To prove that the efficiencies of the ST3Gal 4 gene and HPRT amplification were similar and optimal, RT-qPCR was performed to validate the endogenous gene and to quantify the V1 transcription in cell lines and biopsies. Each reaction was performed in a final volume of 10 µl with the concentrations: 5 µl of 2X Maxima SYBR Green/Rox qPCR Master Mix (Thermo Fisher Scientific, Inc.), 1 µl of 10 mM forward and reverse primers for the V1 isoform of the ST3GAL4 gene or HPRT, and cDNA from SiHa, HeLa, and C33A cell lines that had been previously synthesized, using the aforementioned procedure. A standard curve was determined with the concentrations: 2, 1, 0.5, 0.25, 0.125 and 0.0625 ng/µl. The reactions were performed in triplicate using a StepOne Real-Time PCR System (Applied Biosystems; Thermo Fisher Scientific, Inc.), and the conditions were as follows: 95°C for 10 min, followed by 40 cycles of 95°C for 10 sec, 30 sec at 60°C, and 70°C for 30 sec.

Relative quantification was performed using the comparative CT method with the formula: 2^−ΔΔCq (13). The qPCR reaction was performed with the StepOneReal-Time PCR System (Applied Biosytems; Thermo Fisher Scientific, Inc.). The final reaction volume of 10 µl included 1 µl of cDNA template (0.5 ng final concentration in cell lines and 12 ng in biopsies), 5 µl of 2X Maxima SYBR Green/Rox qPCR Master Mix (Thermo Fisher Scientific, Inc.), 0.5 µl of forward and reverse primers (0.5 µM final concentration) and 3 µl of RNase free water. RT-qPCR was performed under the following conditions: 1 cycle at 50°C for 2 min, 95°C for 10 min, 40 cycles of 95°C for 15 sec, and 60°C for 1 min.

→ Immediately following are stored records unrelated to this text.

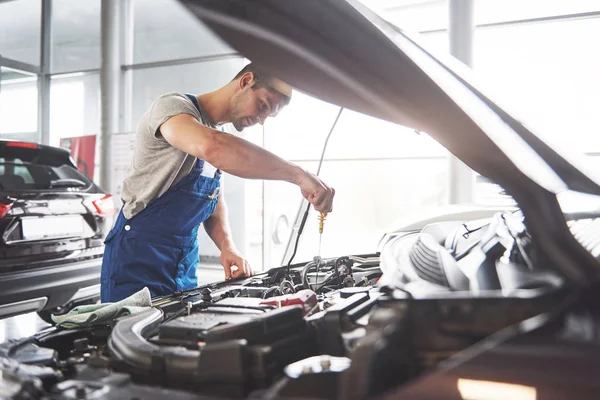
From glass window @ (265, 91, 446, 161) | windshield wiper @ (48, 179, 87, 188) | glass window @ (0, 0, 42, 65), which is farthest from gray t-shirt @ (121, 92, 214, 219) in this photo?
glass window @ (0, 0, 42, 65)

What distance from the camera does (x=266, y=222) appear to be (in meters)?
6.35

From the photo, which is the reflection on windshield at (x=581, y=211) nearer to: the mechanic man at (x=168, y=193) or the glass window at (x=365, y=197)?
the mechanic man at (x=168, y=193)

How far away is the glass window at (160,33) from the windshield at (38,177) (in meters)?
3.62

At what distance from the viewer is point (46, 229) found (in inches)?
122

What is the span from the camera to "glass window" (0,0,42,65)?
743 cm

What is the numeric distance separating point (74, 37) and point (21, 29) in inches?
36.3

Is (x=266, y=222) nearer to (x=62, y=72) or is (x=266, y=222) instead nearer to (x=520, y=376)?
(x=62, y=72)

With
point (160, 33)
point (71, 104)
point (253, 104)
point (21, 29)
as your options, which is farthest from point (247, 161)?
point (21, 29)

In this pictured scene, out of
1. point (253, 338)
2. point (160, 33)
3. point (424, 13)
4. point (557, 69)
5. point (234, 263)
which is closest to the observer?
point (253, 338)

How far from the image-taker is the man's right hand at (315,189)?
148 centimetres

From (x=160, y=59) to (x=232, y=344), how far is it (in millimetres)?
6808

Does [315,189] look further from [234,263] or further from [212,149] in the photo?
[234,263]

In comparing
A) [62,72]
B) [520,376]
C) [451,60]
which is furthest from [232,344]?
[62,72]

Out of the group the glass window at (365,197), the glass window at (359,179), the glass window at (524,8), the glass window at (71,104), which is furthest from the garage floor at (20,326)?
the glass window at (524,8)
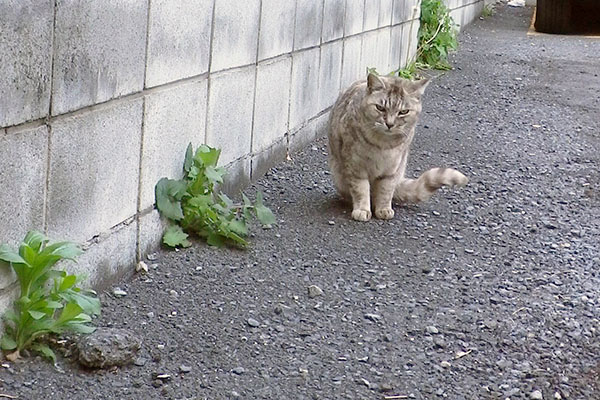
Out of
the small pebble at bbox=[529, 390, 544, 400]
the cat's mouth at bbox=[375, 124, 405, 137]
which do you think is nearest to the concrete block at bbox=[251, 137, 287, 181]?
the cat's mouth at bbox=[375, 124, 405, 137]

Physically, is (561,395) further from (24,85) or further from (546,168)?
(546,168)

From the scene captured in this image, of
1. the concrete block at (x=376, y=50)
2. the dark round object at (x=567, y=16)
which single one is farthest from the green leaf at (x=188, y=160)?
the dark round object at (x=567, y=16)

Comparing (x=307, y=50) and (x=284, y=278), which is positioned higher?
(x=307, y=50)

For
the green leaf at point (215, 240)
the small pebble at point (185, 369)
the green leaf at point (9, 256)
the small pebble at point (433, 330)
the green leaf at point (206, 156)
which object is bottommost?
the small pebble at point (185, 369)

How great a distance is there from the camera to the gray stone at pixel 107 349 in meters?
2.30

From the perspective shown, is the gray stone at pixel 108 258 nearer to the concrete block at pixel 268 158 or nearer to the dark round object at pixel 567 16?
the concrete block at pixel 268 158

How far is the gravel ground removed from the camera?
7.80 ft

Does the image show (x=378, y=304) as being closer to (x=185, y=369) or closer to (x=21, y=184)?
(x=185, y=369)

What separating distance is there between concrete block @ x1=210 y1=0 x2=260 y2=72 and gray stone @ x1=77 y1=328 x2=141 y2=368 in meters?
1.35

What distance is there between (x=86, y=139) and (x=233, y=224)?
87 centimetres

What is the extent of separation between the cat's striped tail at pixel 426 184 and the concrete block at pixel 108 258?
146 centimetres

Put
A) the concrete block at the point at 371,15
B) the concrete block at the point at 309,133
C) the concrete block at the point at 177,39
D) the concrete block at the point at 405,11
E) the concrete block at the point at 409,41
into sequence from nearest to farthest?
the concrete block at the point at 177,39, the concrete block at the point at 309,133, the concrete block at the point at 371,15, the concrete block at the point at 405,11, the concrete block at the point at 409,41

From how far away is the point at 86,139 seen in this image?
8.37ft

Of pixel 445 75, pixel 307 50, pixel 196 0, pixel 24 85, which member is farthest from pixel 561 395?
pixel 445 75
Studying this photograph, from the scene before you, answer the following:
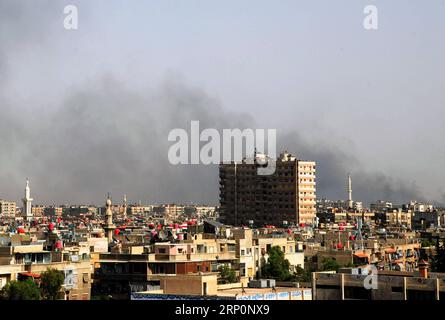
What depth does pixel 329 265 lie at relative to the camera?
4238 cm

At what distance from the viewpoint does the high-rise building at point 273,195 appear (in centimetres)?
10031

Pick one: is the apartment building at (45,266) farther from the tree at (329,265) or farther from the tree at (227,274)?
the tree at (329,265)

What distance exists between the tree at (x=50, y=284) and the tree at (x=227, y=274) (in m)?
5.95

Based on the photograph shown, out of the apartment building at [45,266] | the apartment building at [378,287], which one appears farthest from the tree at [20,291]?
the apartment building at [378,287]

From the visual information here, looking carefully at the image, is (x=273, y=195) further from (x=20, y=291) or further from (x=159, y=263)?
(x=20, y=291)

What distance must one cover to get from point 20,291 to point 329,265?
16823 mm

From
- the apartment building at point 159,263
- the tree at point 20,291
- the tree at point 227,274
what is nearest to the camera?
the tree at point 20,291

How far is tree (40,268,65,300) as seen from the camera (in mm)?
31422

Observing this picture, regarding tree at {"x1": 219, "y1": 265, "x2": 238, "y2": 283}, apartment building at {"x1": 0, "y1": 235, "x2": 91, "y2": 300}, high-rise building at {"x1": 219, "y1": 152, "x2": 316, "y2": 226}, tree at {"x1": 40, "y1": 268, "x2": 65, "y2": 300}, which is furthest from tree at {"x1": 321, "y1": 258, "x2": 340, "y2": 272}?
high-rise building at {"x1": 219, "y1": 152, "x2": 316, "y2": 226}

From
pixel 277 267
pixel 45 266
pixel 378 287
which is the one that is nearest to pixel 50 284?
pixel 45 266

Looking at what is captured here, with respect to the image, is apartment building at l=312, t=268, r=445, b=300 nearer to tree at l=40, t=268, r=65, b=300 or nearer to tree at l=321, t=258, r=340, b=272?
tree at l=40, t=268, r=65, b=300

Triplicates of each sample were analysed, and negative controls with no cDNA template were included in each assay. Transcript levels were normalized against HPRT expression.

Statistical analysis was performed using the Graph Pad program (version 7; GraphPad Software, Inc., La Jolla, CA, USA). A one-way analysis of variance followed by Tukey's post-test was performed for multiple comparisons. Data are presented as mean ± standard error deviation. P<0.05 was considered to indicate a statistically significant difference. All experiments were repeated in triplicate.

Since isoforms A1 and A2 are reported exclusively in testicle, ovary and placenta these isoforms were excluded from subsequent analysis. First, an alignment was performed among isoforms B1, B2, B3 and B4 reported by Kitagawa et al (11) with those transcript variants reported in GenBank to determine their correspondence and their sequence identity. Table I indicates the B isoforms whose sequence corresponded to the current nomenclature of transcript variants reported in GenBank and the protein isoform coded. Analysis demonstrated that B1 isoform corresponds to V1 variant, BX to V2 and B3 to V4. The B2 isoform sequence was not available in the GenBank data base, and the V3 transcript was not reported by Kitagawa et al (11) (Access date April 29, 2016).

Next, the presence of the transcripts variants V1, V2 and V3 was evaluated in cervical cell lines. The RT-PCR analysis demonstrated that V1 and V2 transcripts were present in all the cervical cell lines, SiHa, HeLa, and C33A, and in the human keratinocyte cell line HaCaT; V3 transcript was present in SiHa, HeLa and HaCaT cell lines, however not in C33A (Fig. 1).

The expression level of the V1 transcript was determined in the cervical cell lines SiHa, HeLa and C33A. The ΔΔCq analysis demonstrated that SiHa cells exhibited the highest expression (Fig. 2) compared with HeLa, C33A and HaCaT. In every case, significant differences were identified.

Next, the V1 transcript levels in biopsies were analysed to determine whether the V1 transcript modifies its expression in relation to cervical neoplasia grade. Relative quantification was performed by RT-qPCR using 8 samples of normal tissue, 7 samples of squamous intraepithelial lesions (low and high grade) and 8 samples of cervical cancer. Premalignant lesions and cervical cancer demonstrated a decreased level of V1 transcript compared with normal tissue (Fig. 3). In every case, significant differences were identified.